Prabhas-starrer Kalki 2898 AD, which released on Thursday, has crossed the Rs 300-crore mark in box office collections in its first weekend in India. While it is good news for the country’s largest multiplex operator, PVR Inox — which has struggled with a weak first-half this calendar year, the company is no longer counting on feature films alone to drive revenue at its properties.

The entertainment company, which has grappled with net losses for the last four years and has a net debt of Rs 1,300 crore as of March 31, 2024, is looking to enhance revenue through content diversification and is also putting in place an asset-light model to reduce capital expenditure (capex) by 50-60% over the next two years, Sanjeev Kumar Bijli, executive director at PVR Inox, told FE.

The idea, Bijli said, is to optimise resources and maximise returns by looking at alternative revenue streams and prioritising operational efficiencies.

PVR Inox has an annual capex of around Rs 300-350 crore, according to sector analysts. It is looking to set up 118-120 screens in FY25, cashing in on the south Indian market, Bijli said. 

Shares of PVR Inox were up 6% intraday on the BSE on Monday, before finally settling at Rs 1,497.95 apiece, up 4.93%.

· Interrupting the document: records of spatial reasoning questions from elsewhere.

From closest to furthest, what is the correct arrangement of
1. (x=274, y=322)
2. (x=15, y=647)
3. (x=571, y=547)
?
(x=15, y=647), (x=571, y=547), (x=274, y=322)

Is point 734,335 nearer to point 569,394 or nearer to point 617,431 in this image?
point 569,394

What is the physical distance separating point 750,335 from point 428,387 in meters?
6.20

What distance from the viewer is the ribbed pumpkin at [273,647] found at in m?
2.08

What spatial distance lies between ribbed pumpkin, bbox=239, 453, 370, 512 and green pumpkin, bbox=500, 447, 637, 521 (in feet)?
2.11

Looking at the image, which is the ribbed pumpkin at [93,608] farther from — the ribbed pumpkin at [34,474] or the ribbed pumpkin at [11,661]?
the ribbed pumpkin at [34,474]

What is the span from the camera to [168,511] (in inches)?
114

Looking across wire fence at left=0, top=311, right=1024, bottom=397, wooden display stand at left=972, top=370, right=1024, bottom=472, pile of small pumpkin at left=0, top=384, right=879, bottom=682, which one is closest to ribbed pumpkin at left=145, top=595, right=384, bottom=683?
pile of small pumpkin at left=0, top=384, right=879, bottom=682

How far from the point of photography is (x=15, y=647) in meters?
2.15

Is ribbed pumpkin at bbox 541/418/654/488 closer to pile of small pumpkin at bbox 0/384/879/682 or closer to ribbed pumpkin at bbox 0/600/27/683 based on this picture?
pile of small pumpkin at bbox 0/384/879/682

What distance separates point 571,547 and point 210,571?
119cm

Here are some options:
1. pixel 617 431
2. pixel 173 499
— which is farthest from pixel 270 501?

Bijli said that the company is also renegotiating rentals for operational cinemas, shutting down underperforming theatres and tapping food and beverage (F&B) revenue aggressively.

In FY24, PVR Inox’s F&B revenue increased by 21% year-on-year to nearly Rs 2,000 crore. It accounts for around 32% of its FY24 revenue of Rs 6,107 crore, according to sector experts. The F&B spend per head increased by 11% y-o-y to Rs 132 in FY24 as the company provided multiple food options at its properties. The company has also formed a strategic partnership with Devyani International, which runs quick-service restaurants, to jointly develop food courts in shopping malls within India.

“The idea is to improve admissions by screening alternate content such as live events, concerts, popular sporting leagues and tournaments besides feature films,” Bijli said about the company’s content diversification strategy.

“As far as an asset-light model goes, we are talking to like-minded developers who can make an upfront capital investment, while we will come in with our projectors and sound. Alternatively, we are also looking at a 100% investment from developers, while we will manage properties for a fee,” he said.

Following the closure of 85 underperforming screens in FY24, the multiplex chain plans to shutter 70 more properties in FY25, Bijli said. Currently, the cinema chain operates 1,748 screens in 361 cinemas in 112 cities in India and Sri Lanka.